Investing In Orbital AI
Broadcom
Broadcom Inc. (AVGO +0.33%)
Besides GPU producers and AI model developers, companies producing connectivity and specialized IT equipment for data centers are major winners of the AI boom. One major company in this category is Broadcom, a tech giant with roots dating back to the dot-com era.
Following the merger of Broadcom and Avago in 2016, the company’s activities are split between infrastructure software and connectivity hardware (wireless, servers, AI networks, etc.).

Source: Broadcom
Another growing AI-related activity is the design and manufacturing of XPUs, which merge the CPU, GPU, and memory into a single electronic device. Broadcom utilizes its experience in producing ASICs (Application-Specific Integrated Circuits) to create chips designed specifically for AI computing.

Source: Broadcom
These types of dense, energy-efficient computing units are a perfect match for orbital AI, which requires an optimized balance between performance and weight. ASICs’ higher energy efficiency is also a plus, as lower power consumption reduces the mass of solar panels needed in orbit.
Investor Takeaways:
- Core thesis: AI’s binding constraint is shifting from compute to power availability and permitting timelines; orbital compute is a potential structural workaround.

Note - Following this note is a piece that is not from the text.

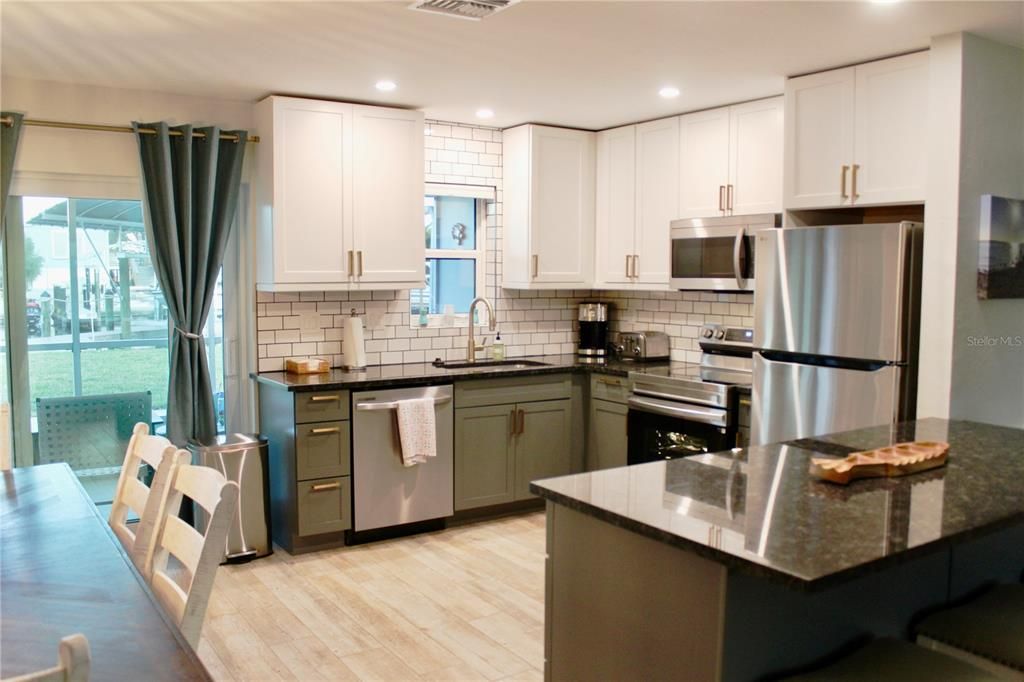 For Rent: $5,300 (2 beds, 1 baths, 841 Square Feet)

- Economic trigger: Launch costs approaching ~$500/kg materially widen the feasible payload mix (solar, radiators, shielding) for profitable orbital compute deployments.
- Early winners: “Picks-and-shovels” enablers—ASIC/XPU designers, photonics/co-packaged optics, and thermal management—benefit before any “pure-play orbital cloud” exists publicly.
- Key risks: Radiation hardening, on-orbit servicing logistics, and debris/collision risk can erode economics even if launch prices fall.
- Time horizon: Treat orbital AI as a long-duration infra theme; focus on firms monetizing terrestrial AI scaling today while building optionality for space workloads.